Zum Glück verabschiedet sich Alex kurz daraufhin von mir, sodass ich meinen Weg zum Skatepark fortsetzen kann. Mein Herz rast und meine Gedanken überschlagen sich. Hinzu kommt mein schlechtes Gewissen, das dauernd an Alex' traurige Augen erinnert wird.
Verdammt!
Ich hole tief Luft.
Meine ganze Konzentration muss ich jetzt auf die Suche nach Heather richten. Über Alex kann ich mir später noch lange genug den Kopf zerbrechen.
Als würde sich das Schicksal ausnahmsweise Mal auf meine Seite schlagen, wartet Len bereits am Eingang des Skateparks auf mich. Die übrigen Shadows hocken mit ihren Boards bei der Halfpipe und stoßen mit ihren Bierflaschen an.

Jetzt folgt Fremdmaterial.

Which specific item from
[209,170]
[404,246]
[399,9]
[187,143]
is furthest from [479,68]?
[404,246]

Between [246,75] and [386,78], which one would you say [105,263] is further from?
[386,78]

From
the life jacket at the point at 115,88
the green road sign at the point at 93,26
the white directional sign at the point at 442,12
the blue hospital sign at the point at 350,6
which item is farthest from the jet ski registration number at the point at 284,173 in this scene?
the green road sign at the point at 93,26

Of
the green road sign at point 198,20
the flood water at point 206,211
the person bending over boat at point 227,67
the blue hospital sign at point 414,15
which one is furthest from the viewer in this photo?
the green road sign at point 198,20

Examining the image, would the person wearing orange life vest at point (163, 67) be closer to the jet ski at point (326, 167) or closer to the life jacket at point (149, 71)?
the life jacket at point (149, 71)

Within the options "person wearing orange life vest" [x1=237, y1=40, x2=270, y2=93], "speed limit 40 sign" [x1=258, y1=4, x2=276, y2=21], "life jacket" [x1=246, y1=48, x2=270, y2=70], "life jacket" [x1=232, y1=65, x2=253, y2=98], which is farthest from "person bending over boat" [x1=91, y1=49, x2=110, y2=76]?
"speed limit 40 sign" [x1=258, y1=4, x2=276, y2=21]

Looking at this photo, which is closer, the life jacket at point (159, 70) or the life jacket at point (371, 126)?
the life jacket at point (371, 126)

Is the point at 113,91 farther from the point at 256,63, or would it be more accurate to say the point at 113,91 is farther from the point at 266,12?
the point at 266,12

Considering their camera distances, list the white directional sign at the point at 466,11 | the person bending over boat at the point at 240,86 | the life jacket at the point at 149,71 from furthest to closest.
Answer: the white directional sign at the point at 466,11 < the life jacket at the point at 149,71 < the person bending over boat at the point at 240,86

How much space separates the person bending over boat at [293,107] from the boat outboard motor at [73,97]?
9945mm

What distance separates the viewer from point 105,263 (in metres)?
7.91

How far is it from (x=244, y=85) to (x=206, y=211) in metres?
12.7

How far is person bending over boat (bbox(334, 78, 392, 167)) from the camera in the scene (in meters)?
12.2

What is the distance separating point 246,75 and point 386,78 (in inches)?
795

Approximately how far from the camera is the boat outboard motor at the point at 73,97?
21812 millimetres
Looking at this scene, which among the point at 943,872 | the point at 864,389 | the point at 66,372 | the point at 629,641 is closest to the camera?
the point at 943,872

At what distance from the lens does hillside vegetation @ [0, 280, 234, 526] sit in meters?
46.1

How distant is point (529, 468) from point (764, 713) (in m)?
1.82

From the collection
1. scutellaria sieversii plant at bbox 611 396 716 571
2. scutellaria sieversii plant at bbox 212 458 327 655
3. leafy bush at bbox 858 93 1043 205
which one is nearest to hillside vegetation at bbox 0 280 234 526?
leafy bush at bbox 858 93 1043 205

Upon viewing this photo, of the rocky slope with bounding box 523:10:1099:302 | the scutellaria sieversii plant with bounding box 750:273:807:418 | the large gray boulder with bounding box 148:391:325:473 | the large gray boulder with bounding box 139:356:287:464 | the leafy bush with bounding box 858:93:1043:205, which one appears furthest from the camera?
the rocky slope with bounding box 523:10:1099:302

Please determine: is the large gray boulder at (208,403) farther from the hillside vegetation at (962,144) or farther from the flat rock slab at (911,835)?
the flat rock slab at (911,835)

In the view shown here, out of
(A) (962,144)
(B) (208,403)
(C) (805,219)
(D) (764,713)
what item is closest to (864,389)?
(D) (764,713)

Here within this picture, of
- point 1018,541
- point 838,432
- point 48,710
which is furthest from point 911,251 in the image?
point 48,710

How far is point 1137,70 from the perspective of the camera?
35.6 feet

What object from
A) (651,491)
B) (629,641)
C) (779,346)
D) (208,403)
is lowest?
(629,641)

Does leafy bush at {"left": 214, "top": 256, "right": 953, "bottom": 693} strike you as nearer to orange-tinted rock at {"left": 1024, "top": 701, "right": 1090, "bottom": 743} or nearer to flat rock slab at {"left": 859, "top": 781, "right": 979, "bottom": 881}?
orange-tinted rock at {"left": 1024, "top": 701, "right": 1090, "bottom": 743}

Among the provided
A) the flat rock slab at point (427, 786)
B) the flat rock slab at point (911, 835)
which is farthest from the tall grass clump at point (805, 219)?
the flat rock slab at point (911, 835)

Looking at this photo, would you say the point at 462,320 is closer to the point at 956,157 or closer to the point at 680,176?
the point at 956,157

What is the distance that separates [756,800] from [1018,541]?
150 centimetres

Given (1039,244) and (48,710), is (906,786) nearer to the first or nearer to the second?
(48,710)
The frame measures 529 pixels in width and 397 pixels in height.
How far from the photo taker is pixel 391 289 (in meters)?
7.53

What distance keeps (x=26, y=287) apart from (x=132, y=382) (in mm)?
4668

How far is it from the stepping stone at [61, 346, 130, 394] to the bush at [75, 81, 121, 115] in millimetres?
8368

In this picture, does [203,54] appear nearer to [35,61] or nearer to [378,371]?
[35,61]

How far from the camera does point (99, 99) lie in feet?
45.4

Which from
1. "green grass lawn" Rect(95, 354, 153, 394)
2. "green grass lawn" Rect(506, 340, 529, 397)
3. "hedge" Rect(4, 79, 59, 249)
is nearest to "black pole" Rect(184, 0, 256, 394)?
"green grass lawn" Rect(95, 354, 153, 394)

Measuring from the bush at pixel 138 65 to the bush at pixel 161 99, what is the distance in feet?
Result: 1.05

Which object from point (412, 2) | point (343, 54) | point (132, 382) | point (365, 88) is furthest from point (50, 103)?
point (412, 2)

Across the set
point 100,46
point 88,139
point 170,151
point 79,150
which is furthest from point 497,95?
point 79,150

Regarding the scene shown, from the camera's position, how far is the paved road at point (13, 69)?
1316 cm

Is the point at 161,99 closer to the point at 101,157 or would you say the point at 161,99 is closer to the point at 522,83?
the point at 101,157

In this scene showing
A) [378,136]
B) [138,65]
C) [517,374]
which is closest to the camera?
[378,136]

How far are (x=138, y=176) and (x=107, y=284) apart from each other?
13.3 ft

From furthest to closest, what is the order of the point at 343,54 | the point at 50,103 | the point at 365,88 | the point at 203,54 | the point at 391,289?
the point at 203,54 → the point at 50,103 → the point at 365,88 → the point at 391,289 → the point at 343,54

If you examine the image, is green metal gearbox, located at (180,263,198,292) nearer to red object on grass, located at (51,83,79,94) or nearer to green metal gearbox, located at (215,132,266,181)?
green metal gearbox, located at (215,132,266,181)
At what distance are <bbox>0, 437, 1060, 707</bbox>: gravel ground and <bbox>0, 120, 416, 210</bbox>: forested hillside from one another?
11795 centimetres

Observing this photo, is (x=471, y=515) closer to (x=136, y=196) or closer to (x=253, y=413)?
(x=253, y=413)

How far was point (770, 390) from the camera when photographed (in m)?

Von dem Spruch „Kein Bier vor vier" scheinen sie nicht sonderlich viel zu halten ...
Je näher ich Len komme, umso kräftiger schlägt mein Herz. Meine Hände werden schwitzig, meine Atmung beschleunigt sich und mein Körper beginnt zu zittern.
Noch immer bin ich mir nicht sicher, ob es eine gute Entscheidung ist, mir von Len helfen zu lassen.
Was, wenn er bloß einen Vorwand sucht, um mich auszurauben?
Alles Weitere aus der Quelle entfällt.